Стали на нашем приходе жалобы поступать на свечниц: мол, хамство, грубость и все такое. Вот и подошел я как-то к настоятелю: «Батюшка, – говорю, – назначьте меня, такого хорошего и замечательного, этим вашим свечником: я вам вмиг все исправлю».
– Или сам исправишься, – поддержал священник. – Вперед – на амбразуры! Только не осуждай никого!
– Нет, я только их жить поучу.
– Ну-ну. Бедняга, – это уже полушепотом, сострадательно и вдогонку.
С первых часов стояния за «ящиком» мне это батюшкино сострадание вспомнилось. И не вдруг. Если к началу службы подходили вполне добродушные, деловые и знакомые прихожане, которые несколько удивленно улыбались, видя старого знакомого на новом месте, говорили четко и ясно, брали свечи и отходили к своему привычному месту в храме, то к концу богослужения увеличился поток нервно опаздывающих людей. Таких, которые опаздывают всегда и сознательно. Тишины в храме уже не было, разобрать потуги бедного чтеца донести до молящихся слова молитв к Причастию не представлялось возможным за заполнившим церковь гомоном новостей, обсуждений выборов и планов на «сейчас-из-церкви-выйдем-куда-пойдем?». Даже слова настоятеля, вышедшего из алтаря и призвавшего паству внимать словам молитв и помнить, что мы готовимся к великому таинству, подействовали лишь минуты на три. На четвертую зашли новые опаздывающие, не успевшие еще поделиться новостями.
Так или иначе, служба закончилась. Прошли молебны и панихиды, храм опустел. «А вот сейчас начнется самое тяжелое», – трижды повторила скромная девушка Наташа, помогавшая мне разобраться со свечами, просфорами, записками и т.д., глядя на мою ошалевшую физиономию. «Что же может быть тяжелее, – подумал я остатками мозга, – праздных разговоров за литургией и невозможности услышать молитвы?»
Они, как известно, разные. Чаще всего – хорошие и добрые. Чаще всего, по-своему. После службы нужно было оборонять храм от беспризорников, стремившихся украсть деньги из кружек для пожертвований или сами кружки. Еще нужно было постараться отогнать от церкви дурно пахнущих, криминального вида бомжей, справлявших нужду на стены церкви и сквернословивших.
– Милостыню они здесь собирают, – сказала добросердечная Наташа, – кто-то и сжалится.
– Так ведь они ее пропивают!
– Бывает!
Потом пришла тетенька в сапогах и серьгах, которой срочно надо было «разменять пять штукарей» (так и сказала – «штукарей»).
– Простите, – говорю, – здесь не банк, да и денег таких нет.
– Это в вашей-то РПЦ?! Да у вас денег немерено! У вас тут вообще все должно быть бесплатно!
Положение спасла Наташа; она выложила какие-то бумажки: «Вот – счета за отопление и электричество. Впечатляет, правда? Оплатите их раз в месяц – и вы обязательно будете получать свечи без всякой платы». Впечатлили все-таки, видать, листочки: дама даже извинилась. «А я счета специально попросила копировать, – объяснила мудрая Наташа. – Многим помогает, кстати».

Задание 1: Выпишите из рассказа всё, что прямо названо среди того, с чем Наташа помогала рассказчику разобраться.
Задание 2: Проверьте по рассказу три утверждения и для каждого ответьте «да» или «нет», приведя решающие слова в кавычках: (а) Наташа трижды сказала, что сейчас начнётся самое тяжёлое; (б) слова настоятеля успокоили прихожан до конца службы; (в) дама, просившая разменять деньги, в итоге извинилась.
Дальше идёт отдельный материал, к рассказу он не относится.

Предоставленные данные:

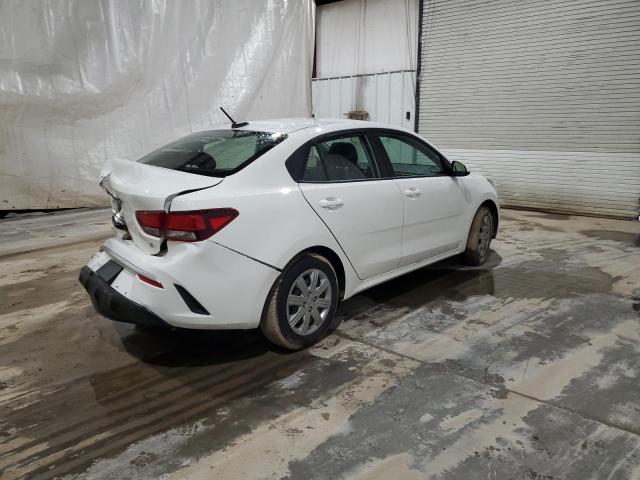 Photo 2 VIN: 3KPA24AD6ME427218 - KIA RIO 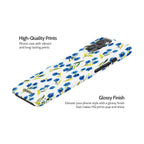Azure Mirage - iPhone 12 Pro Max Case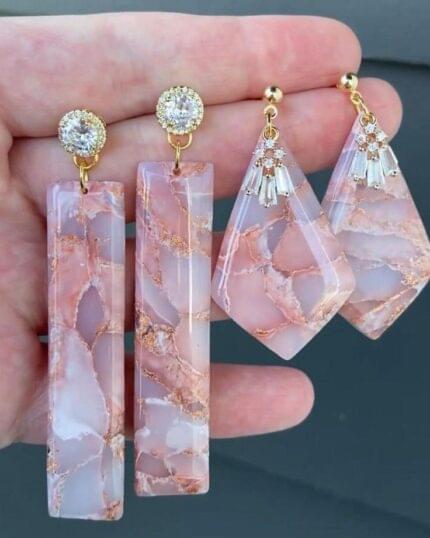 PetalPop Resin Drops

Ответ 1: Свечи, просфоры, записки.

Ответ 2:
(а) Да: «„А вот сейчас начнется самое тяжелое“, – трижды повторила скромная девушка Наташа».
(б) Нет: «подействовали лишь минуты на три».
(в) Да: «дама даже извинилась».